### [EXERCISE DIRECTIONS]
The lines needed are those below that contain the word "Zealand"; copy each one.

[Stored items]
========

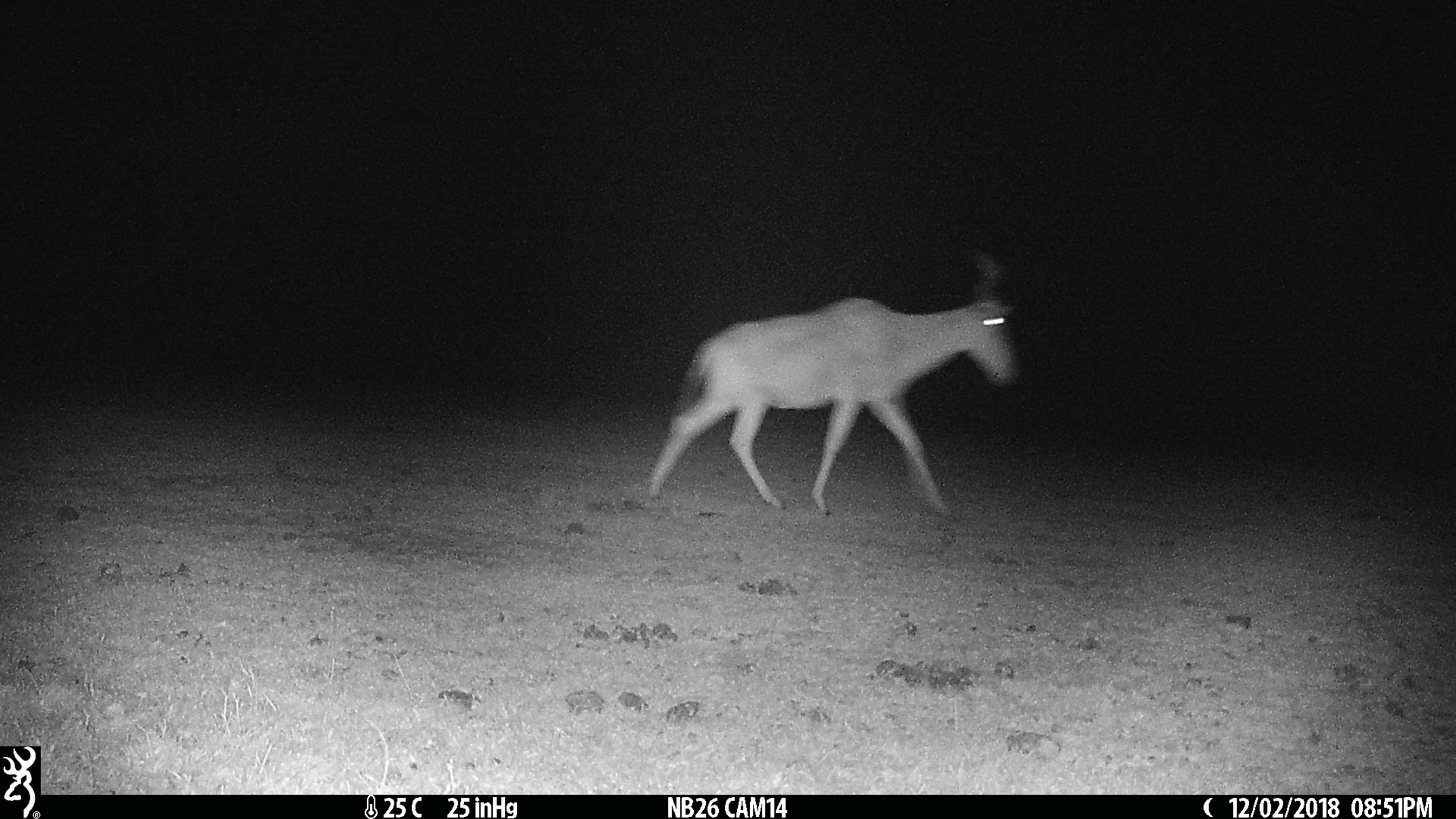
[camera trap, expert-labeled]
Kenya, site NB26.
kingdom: Animalia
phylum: Chordata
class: Mammalia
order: Artiodactyla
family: Bovidae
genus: Alcelaphus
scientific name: Alcelaphus buselaphus cokii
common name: coke's hartebeest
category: hartebeest cokes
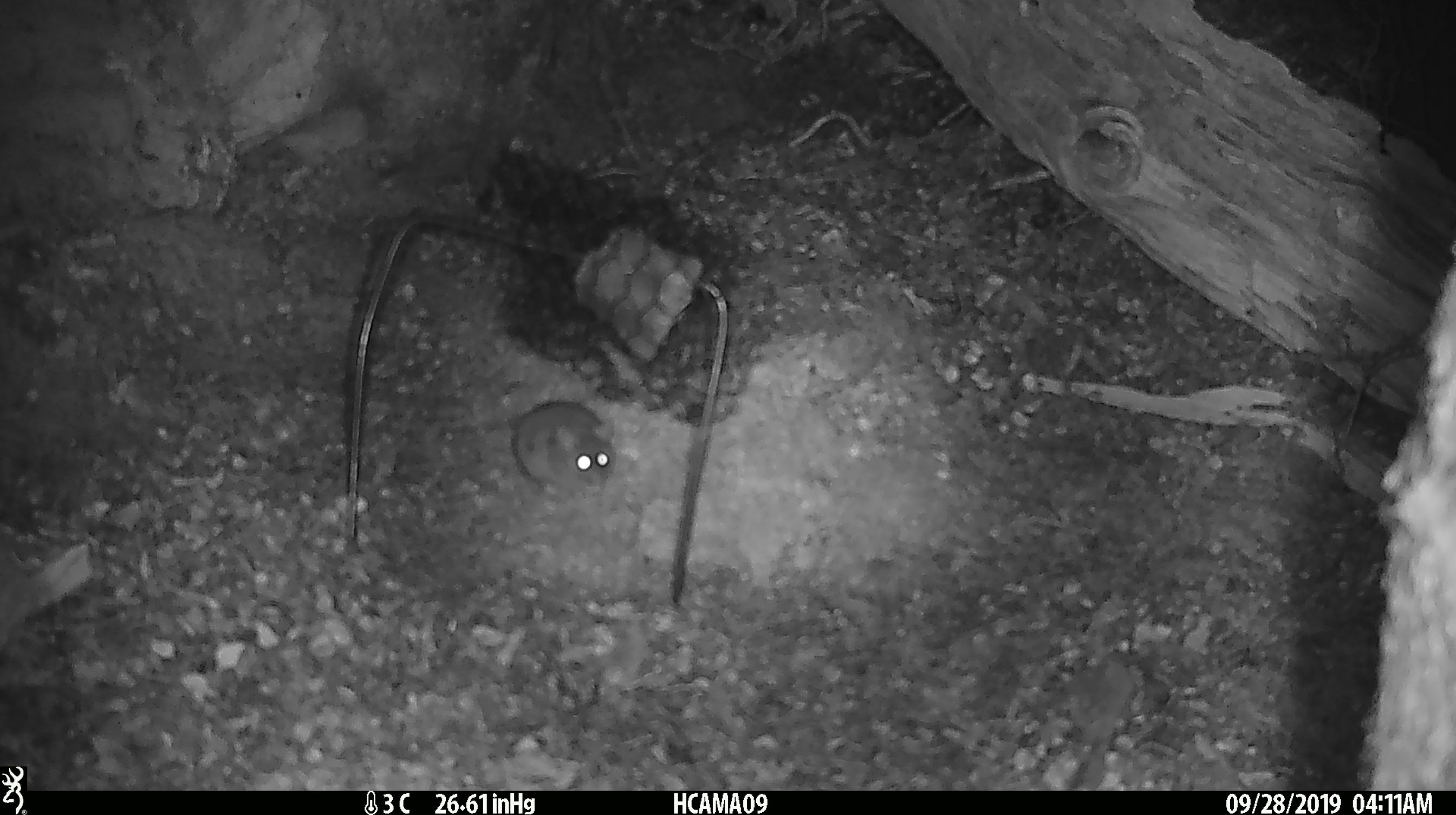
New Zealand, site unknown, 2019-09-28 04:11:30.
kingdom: Animalia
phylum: Chordata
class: Mammalia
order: Rodentia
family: Muridae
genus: Mus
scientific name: Mus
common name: mouse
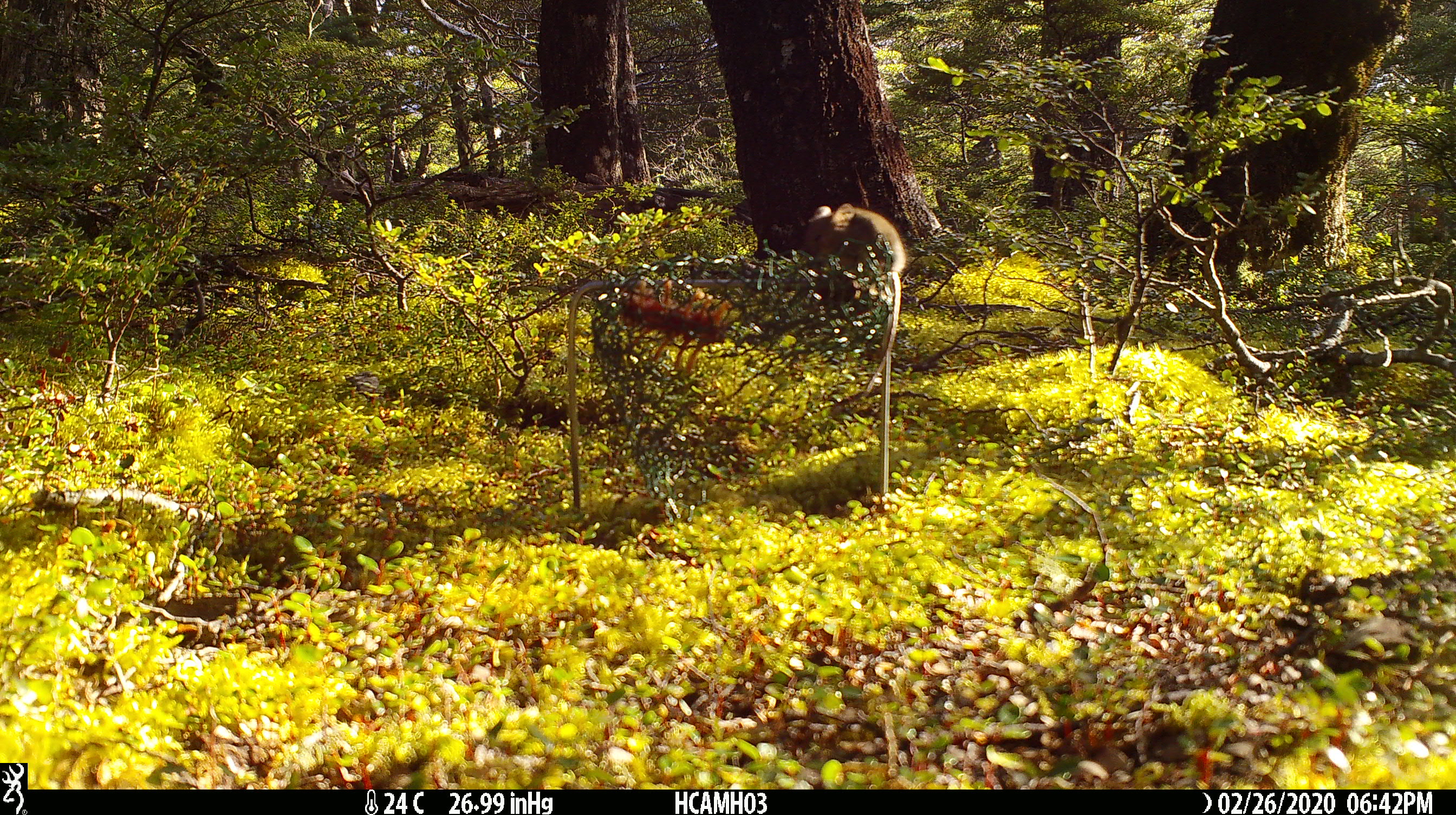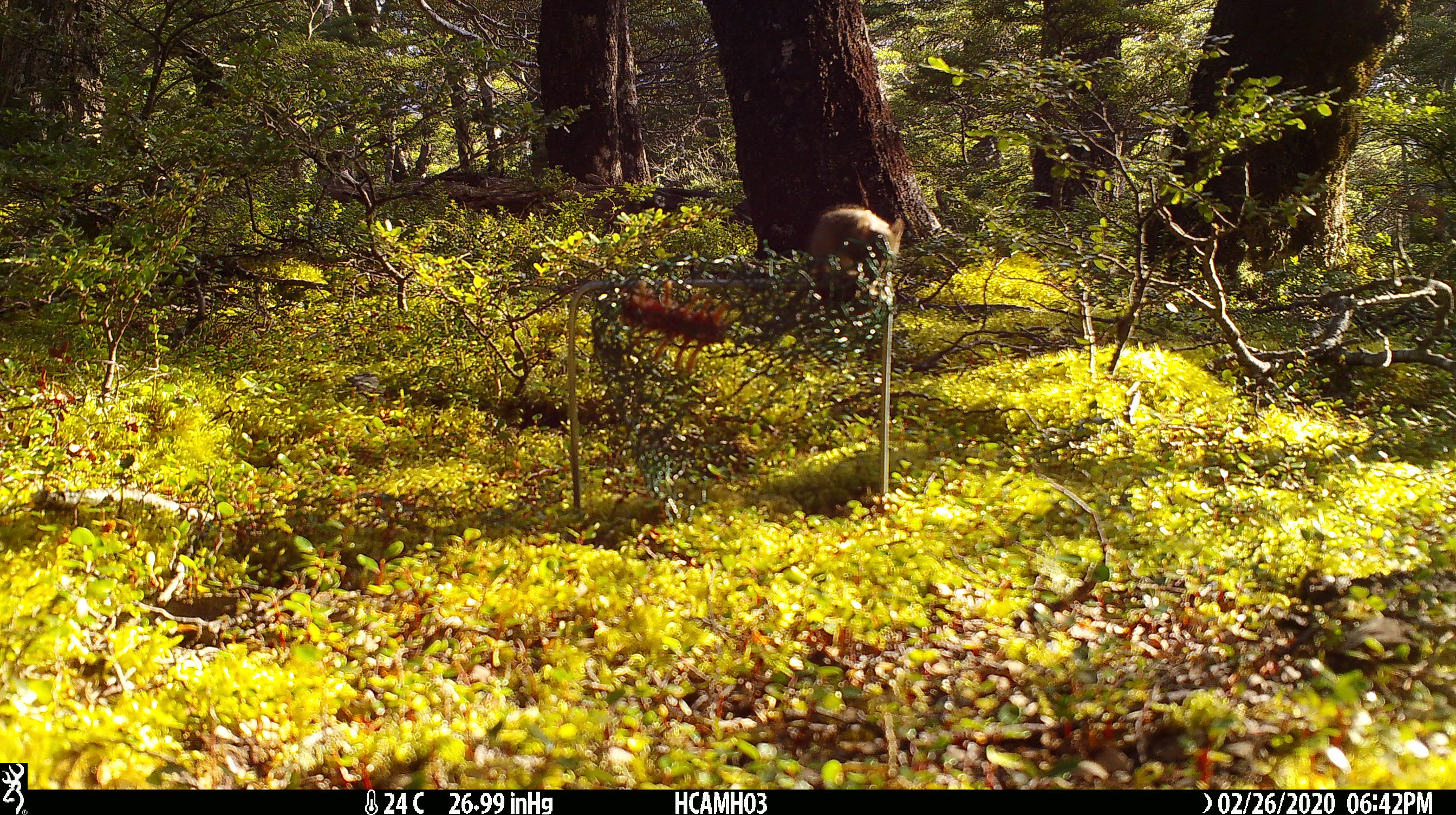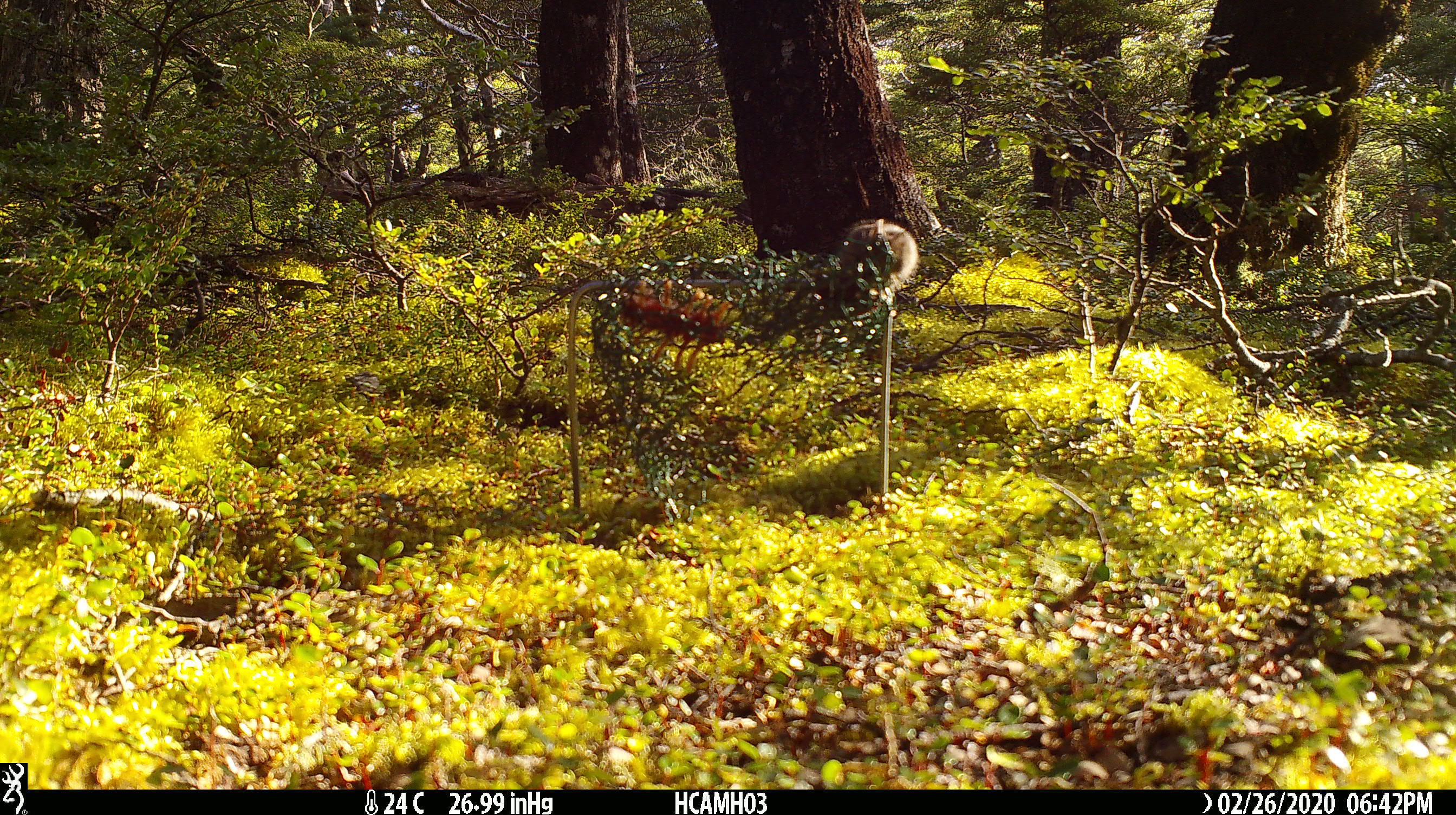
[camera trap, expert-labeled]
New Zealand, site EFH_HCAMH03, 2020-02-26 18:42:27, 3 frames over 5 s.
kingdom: Animalia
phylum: Chordata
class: Mammalia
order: Rodentia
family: Muridae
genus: Mus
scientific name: Mus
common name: mouse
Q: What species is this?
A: Mouse (Mus).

========

### [COMPLETED TASK]
New Zealand, site unknown, 2019-09-28 04:11:30.
New Zealand, site EFH_HCAMH03, 2020-02-26 18:42:27, 3 frames over 5 s.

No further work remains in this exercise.